*RECORDS PROVIDED*
**********

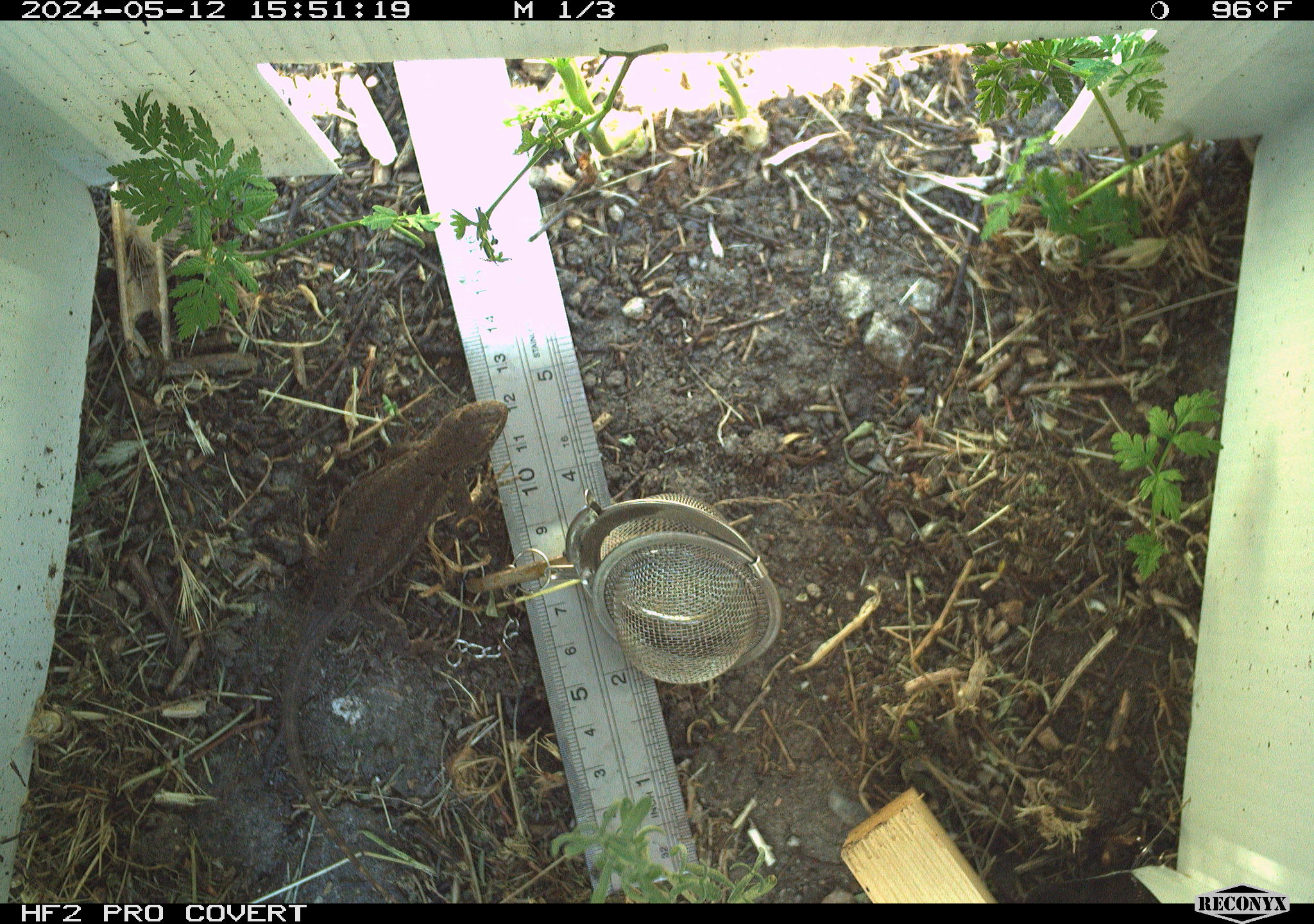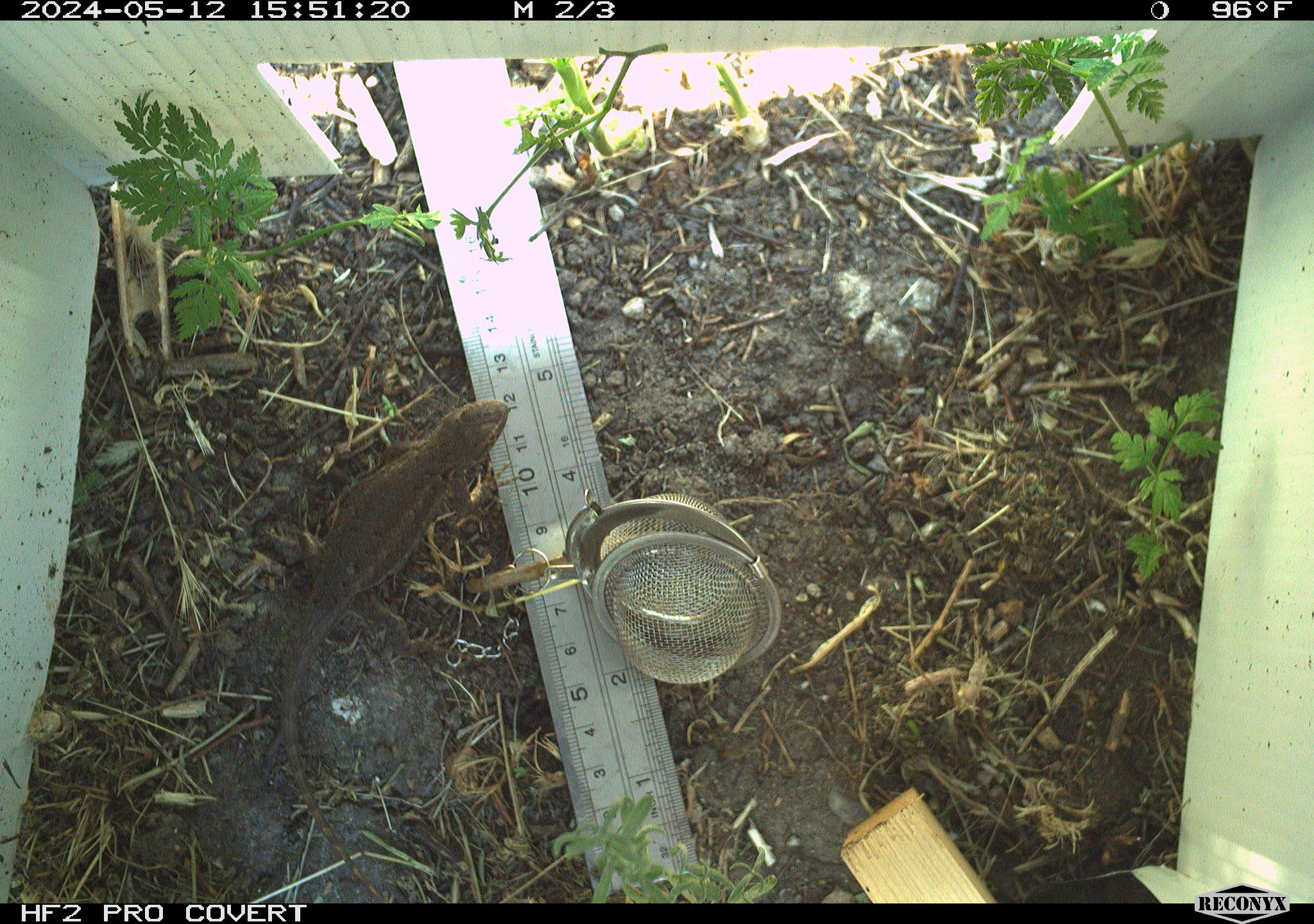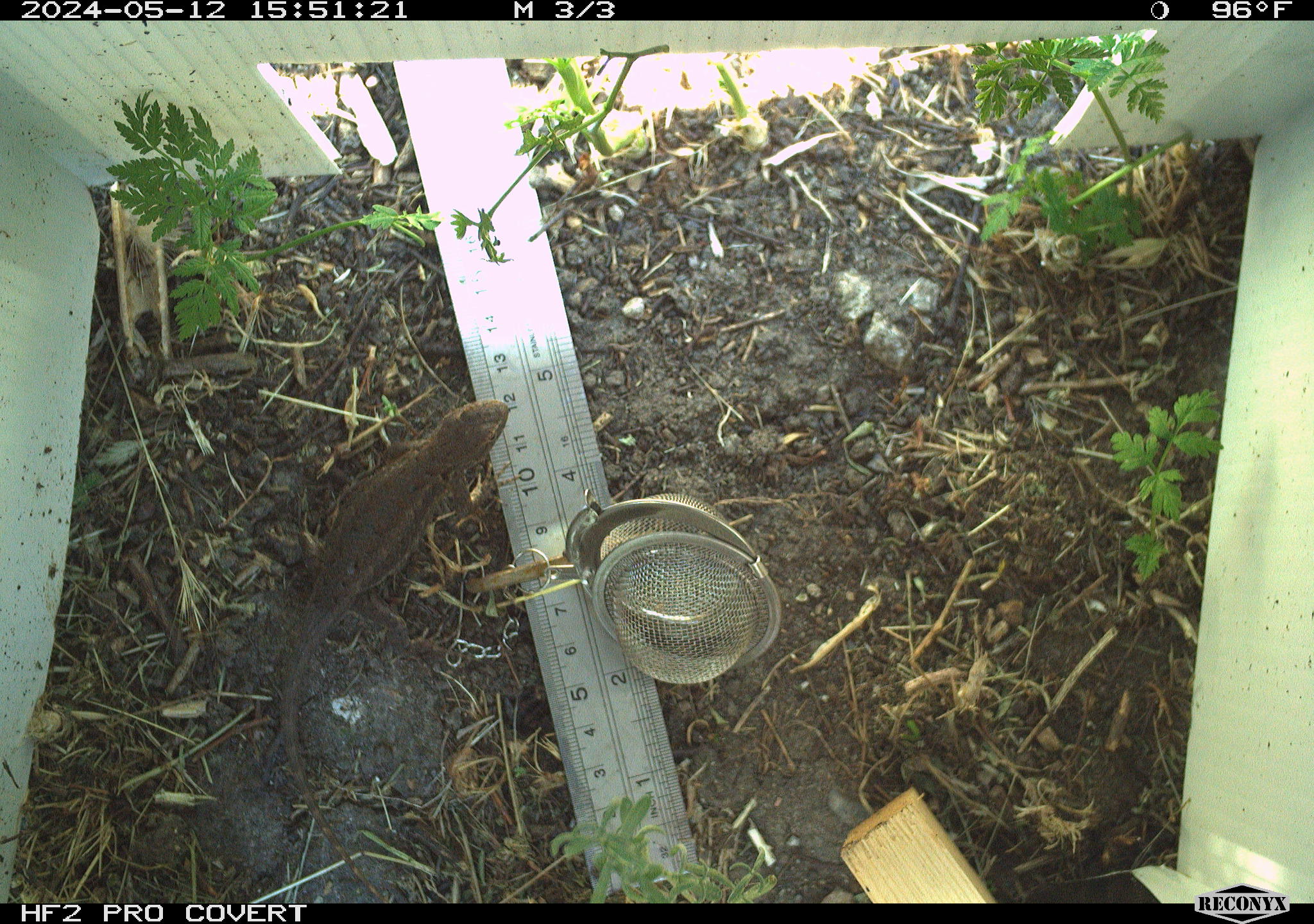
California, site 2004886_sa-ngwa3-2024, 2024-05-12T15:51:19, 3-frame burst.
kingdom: Animalia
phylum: Chordata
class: Reptilia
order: Squamata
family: Phrynosomatidae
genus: Sceloporus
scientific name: Sceloporus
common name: spiny lizards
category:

**********

Could you retype all the entries above exactly, without the pictures?

California, site 2004886_sa-ngwa3-2024, 2024-05-12T15:51:19, 3-frame burst.
kingdom: Animalia
phylum: Chordata
class: Reptilia
order: Squamata
family: Phrynosomatidae
genus: Sceloporus
scientific name: Sceloporus
common name: spiny lizards
category:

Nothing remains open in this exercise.